> **EXTRAIT DU TEXTE**:
+ + + +

Rabbi Isaac dit : « La Thora aurait dû commencer par le verset : “Ce mois-ci sera pour vous le premier des mois[1]” qui est le premier commandement que Dieu adressa au peuple juif. Pourquoi donc commence-t-elle par Béréchit, “Au début” » ?
Voici la réponse : « La Thora commence par Béréchit en raison de ce verset des Psaumes : “Il a raconté à Son peuple la puissance de Ses actions afin de leur donner l’héritage des peuples[2].” Si les idolâtres reprochent aux Hébreux : “Vous êtes des brigands, vous avez conquis les contrées des sept peuples”, vous leur répondrez : “Toute la terre appartient à Dieu. Il l’a créée, l’a donnée à qui il Lui plaît de la donner. C’était Sa volonté que la terre leur soit donnée et c’est Sa volonté de la leur reprendre et de nous la donner[3].” »
Cette explication de rabbi Isaac est rapportée par Rachi et c’est par elle qu’il introduit son commentaire de la Thora. Elle soulève de nombreuses questions :
– Pour lui, le sens du récit de la création n’est pas la création elle-même, mais l’établissement des Juifs sur leur terre. Quel renversement de situation !
– N’est-il pas normal de commencer par le commencement, d’autant que ce commencement est à la base de la foi juive, la croyance en un univers créé ex nihilo par Dieu ?
– De plus, jusqu’au fameux verset cité par rabbi Isaac, il y a toute l’histoire de la création du peuple juif. Serait-elle secondaire ?
Rabbi Isaac est péremptoire. Il affirme en effet : « La Thora aurait dû commencer par la première mitzva. » Ce n’est qu’ensuite qu’il pose la question : « Pourquoi donc a-t-elle commencé par le début ? » Aussi l’essentiel n’est pas la question, mais l’affirmation qui la précède.
Rabbi Isaac nous enseigne ici avec quels yeux nous devons lire la Thora.

+ + + +

[Items d'une collection d'étiquetage]
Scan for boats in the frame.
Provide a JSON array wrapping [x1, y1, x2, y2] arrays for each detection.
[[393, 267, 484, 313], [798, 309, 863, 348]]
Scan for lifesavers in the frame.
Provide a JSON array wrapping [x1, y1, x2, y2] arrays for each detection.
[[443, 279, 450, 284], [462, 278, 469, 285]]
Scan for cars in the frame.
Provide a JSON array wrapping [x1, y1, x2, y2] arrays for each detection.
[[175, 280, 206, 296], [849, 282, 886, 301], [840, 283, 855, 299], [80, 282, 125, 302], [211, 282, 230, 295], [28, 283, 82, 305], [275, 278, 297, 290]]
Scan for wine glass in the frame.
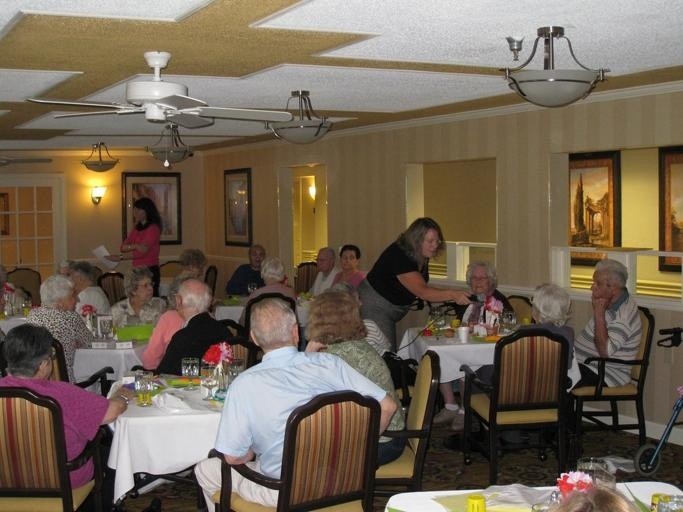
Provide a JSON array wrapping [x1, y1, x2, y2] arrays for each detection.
[[100, 319, 114, 341], [181, 357, 200, 390], [430, 303, 446, 332], [247, 282, 257, 296], [201, 364, 220, 401], [135, 371, 153, 406]]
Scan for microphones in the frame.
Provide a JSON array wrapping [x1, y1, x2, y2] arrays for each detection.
[[446, 293, 487, 304]]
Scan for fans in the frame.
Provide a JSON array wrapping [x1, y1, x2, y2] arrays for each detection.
[[25, 51, 293, 123], [0, 154, 54, 167]]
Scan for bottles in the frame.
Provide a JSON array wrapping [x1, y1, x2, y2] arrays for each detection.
[[466, 495, 487, 512], [652, 494, 670, 512]]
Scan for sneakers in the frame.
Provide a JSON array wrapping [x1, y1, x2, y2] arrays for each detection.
[[432, 404, 462, 423], [450, 409, 464, 432]]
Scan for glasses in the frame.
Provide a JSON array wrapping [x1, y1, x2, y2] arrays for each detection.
[[134, 281, 156, 289]]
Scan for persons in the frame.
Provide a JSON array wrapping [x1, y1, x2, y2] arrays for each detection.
[[1, 196, 642, 511]]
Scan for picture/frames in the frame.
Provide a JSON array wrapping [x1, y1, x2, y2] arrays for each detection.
[[569, 150, 622, 266], [121, 171, 183, 245], [223, 168, 252, 246], [657, 147, 682, 271], [0, 192, 9, 235]]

+ + + +

> **OBJECTIF DE L'EXERCICE**:
Rédigez la suite du texte sur le commencement de la Thora selon rabbi Isaac, en partant de sa dernière phrase.

> **CORRIGÉ**:
Sachez, dit-il, que le judaïsme, c’est d’abord un univers de mitzvot, c’est d’abord une obéissance à Dieu, les dogmes et la croyance ne viennent qu’ensuite. C’est pourquoi la Thora se devait de commencer par un commandement nous enseignant ce qui est l’essentiel. Il prouve son propos par le verset qu’il rapporte. Le monde a été créé au mois de Tichri, mais Dieu ordonne aux Hébreux de considérer Nissan, le mois où le peuple juif est sorti d’Égypte, comme le premier des mois de l’année, suivi d’un long et grandiose cortège de commandements. D’abord l’action. La philosophie ne vient qu’après : le judaïsme est avant tout une morale et une éthique.
Dans sa réponse, rabbi Isaac ne remet pas en question ce qu’il a posé dans sa « question » ; il donne un éclairage nouveau au premier verset de la Bible : bara ne doit pas se traduire par « (Dieu) créa » mais par « (Dieu) se mêla ». Le commencement, poursuit-il, n’est pas un dogme, mais un point de départ, le point de départ de Dieu qui s’occupe des affaires du monde.
C’est cette prise de conscience qui est le fondement de tous les commandements divins. Puisque nous savons que Dieu a quitté les cieux pour créer l’univers, nous savons que le devenir de l’univers Lui importe.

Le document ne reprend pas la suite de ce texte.